The course of events in the case I was handling was as follows:

My client was involved in an accident. He was not cited as being at fault by the investigating officer. The other driver's insurance company paid to have that car repaired. They then sent my client a letter saying "We have determined that you were at fault. Please pay us $3,000.00, which is the amount of the claim we paid our insured." My client refused, since he wasn't at fault and there had been no determination by any court that he was obligated to pay anyone anything. The insurance company then sent a claim to the Department of Safety asking them to require my client to pay in to them $3,000.00 "pending a determination of fault." Still no court case was filed. My client received a letter from the Department of Safety informing him that he must pay or face suspension of his license.

We appealed and had a hearing that focused on the issue of fault. The insurance company did not send anyone to the hearing.

The decision came down this week. My client was found not to be at fault and his license will not be suspended.

But he is out several thousand dollars in legal fees - all caused by an insurance company pursuing a subrogation claim that they had no right to pursue. I am wondering whether they ought to face some kind of liability there for his out of pocket expenses or other damages.

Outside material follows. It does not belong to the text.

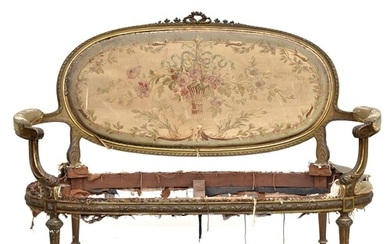 A late 19th century French giltwood open arm sofa, in need o...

In any event, this happens on a regular basis. I actually had another client call last week with the identical problem. He hasn't decided whether to retain me to appeal that one, but I hope he does. Only by standing up for yourself will things begin to change.


Friday, April 3, 2009

Winning the Lottery

Someone asked me today what I would do if I won the lottery (I don't generally play). My reply was that I would keep doing what I'm doing but if I had enough I would just start working for people for free or for vastly reduced fees. I'd probably hire in a few attorneys to help increase the caseload, advertise that we would do criminal cases free and just help people out.

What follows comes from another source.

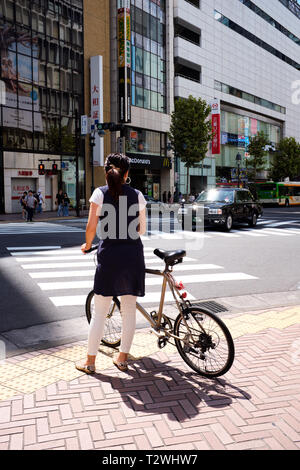 Pictured is going to bake waiting to cross the road Tokyo Japan. - Stock Photo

No, I'm not a do-gooder. I just love practicing law (so I wouldn't give it up) and I hate having to turn people away who can't pay. If I was ever in a position to do so, I'd love to run a free legal clinic.

Likely it won't happen, but it was nice to dream about it for a while.


Thursday, April 2, 2009

Traffic Cameras

A couple weeks ago I handled a call on my radio show (Thursdays, 11:00 AM CT, WTNK Hartsville) about the use of video cameras to issue tickets for running traffic lights. At the time, I expressed concern about the fact that, once we start down that road, we would find it easier to use cameras for other law enforcement tasks until one day we find ourselves living our whole lives under the watching eye.

Well, I recently read an article detailing the plans of several cities across the country to use the cameras, and special software, to read license plate numbers and check them against a database of insured drivers. No insurance? A ticket will be mailed to you.

The officials quoted in the article made no bones about it - it's not safety, it's revenue. They just want the additional money.

This is why the trend is so bothersome.